Snowflake is disputing claims made by a threat actor who stole data belonging to Santander and Ticketmaster, and maintains that the theft of customer data was the result of stolen customer login credentials.
“We are aware of recent reports related to a potential compromise of the Snowflake production environment,” cloud company Snowflake said in an update of Friday’s warning about identity-based attacks targeting its customers.
“We have no evidence suggesting this activity was caused by any vulnerability, misconfiguration, or breach of Snowflake’s product.”
Clearing things up
On Friday, the company confirmed that some customers accounts have been accessed by attackers who used previously compromised credentials. They notified the affected customers, shared indicators of compromise and offered recommendations to assist them in securing their accounts.
Mitiga researchers’ post on how Snowflake customers can perform threat hunting has provided more details about the attacks: the attackers breached accounts that did not have 2-factor authentication switched on, grabbed the cloud-stored data and used it to extort the affected organizations.
Hudson Rock researchers also published a report repeating the threat actor’s claims that they breached Snowflake’s infrastructure by stealing a Snowflake employee’s login credentials.
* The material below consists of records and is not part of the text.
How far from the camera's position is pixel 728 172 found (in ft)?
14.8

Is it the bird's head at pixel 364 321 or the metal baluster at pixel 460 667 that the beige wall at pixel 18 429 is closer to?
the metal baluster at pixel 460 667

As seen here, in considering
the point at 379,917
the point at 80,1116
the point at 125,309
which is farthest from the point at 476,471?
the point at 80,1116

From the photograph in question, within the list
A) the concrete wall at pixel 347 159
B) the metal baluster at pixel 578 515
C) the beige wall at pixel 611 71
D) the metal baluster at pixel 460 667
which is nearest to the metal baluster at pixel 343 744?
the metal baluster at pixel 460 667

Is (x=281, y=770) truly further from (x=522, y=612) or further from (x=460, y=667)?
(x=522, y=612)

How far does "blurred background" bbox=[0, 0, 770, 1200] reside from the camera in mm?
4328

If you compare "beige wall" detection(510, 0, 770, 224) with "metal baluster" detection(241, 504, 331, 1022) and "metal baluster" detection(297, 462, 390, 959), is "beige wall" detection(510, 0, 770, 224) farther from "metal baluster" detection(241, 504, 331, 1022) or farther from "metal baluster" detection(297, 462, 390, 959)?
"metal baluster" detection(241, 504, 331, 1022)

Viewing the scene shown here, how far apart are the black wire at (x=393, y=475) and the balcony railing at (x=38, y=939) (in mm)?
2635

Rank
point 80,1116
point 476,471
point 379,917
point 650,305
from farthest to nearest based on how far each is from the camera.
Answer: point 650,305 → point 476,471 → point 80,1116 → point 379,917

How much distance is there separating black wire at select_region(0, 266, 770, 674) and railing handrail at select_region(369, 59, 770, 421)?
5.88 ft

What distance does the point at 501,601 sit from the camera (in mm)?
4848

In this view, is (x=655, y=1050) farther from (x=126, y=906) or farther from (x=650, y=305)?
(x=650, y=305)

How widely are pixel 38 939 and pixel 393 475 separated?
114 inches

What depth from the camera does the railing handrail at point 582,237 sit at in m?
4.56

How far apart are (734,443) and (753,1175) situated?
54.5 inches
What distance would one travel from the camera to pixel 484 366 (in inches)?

The blog post has since been deleted, but an archived version can be found here. (We’ve asked Hudson Rock why they removed it, and we’ll update this article when/if we receive a response.)
Snowflake CISO Brad Jones rejected the threat actor’s general claims and refuted some particular ones:
“We did find evidence that similar to impacted customer accounts, the threat actor obtained personal credentials to and accessed a demo account owned by a former Snowflake employee,” he said, but claimed that the account did not contain sensitive data nor is it connected to Snowflake’s production or corporate systems.
“The access was possible because the demo account was not behind Okta or MFA, unlike Snowflake’s corporate and production systems,” he noted, and added that “there is no ‘master Application Programming Interface (API)’ or pathway for customers’ credentials to be accessed and exfiltrated from the Snowflake production environment.”
Theft of Santander and Ticketmaster data confirmed
The threat actor also claimed that by breaching Snowflake’s servers, they were able to grab data belonging to Santander Bank and Ticketmaster.
Santander previously confirmed that attackers have accessed one of its databased hosted by a third-party provider, but did not name Snowflake.
Live Nation Entertainment – the parent company of Ticketmaster – reported to the Securities and Exchange Commission that they “identified unauthorized activity within a third-party cloud database environment containing Company data (primarily from its Ticketmaster L.L.C. subsidiary) and launched an investigation with industry-leading forensic investigators to understand what happened.”
A Ticketmaster spokesperson subsequently told TechCrunch that the database was hosted on Snowflake.
Security researcher Kevin Beaumont says that six major organizations are “running Snowflake cyber incidents”.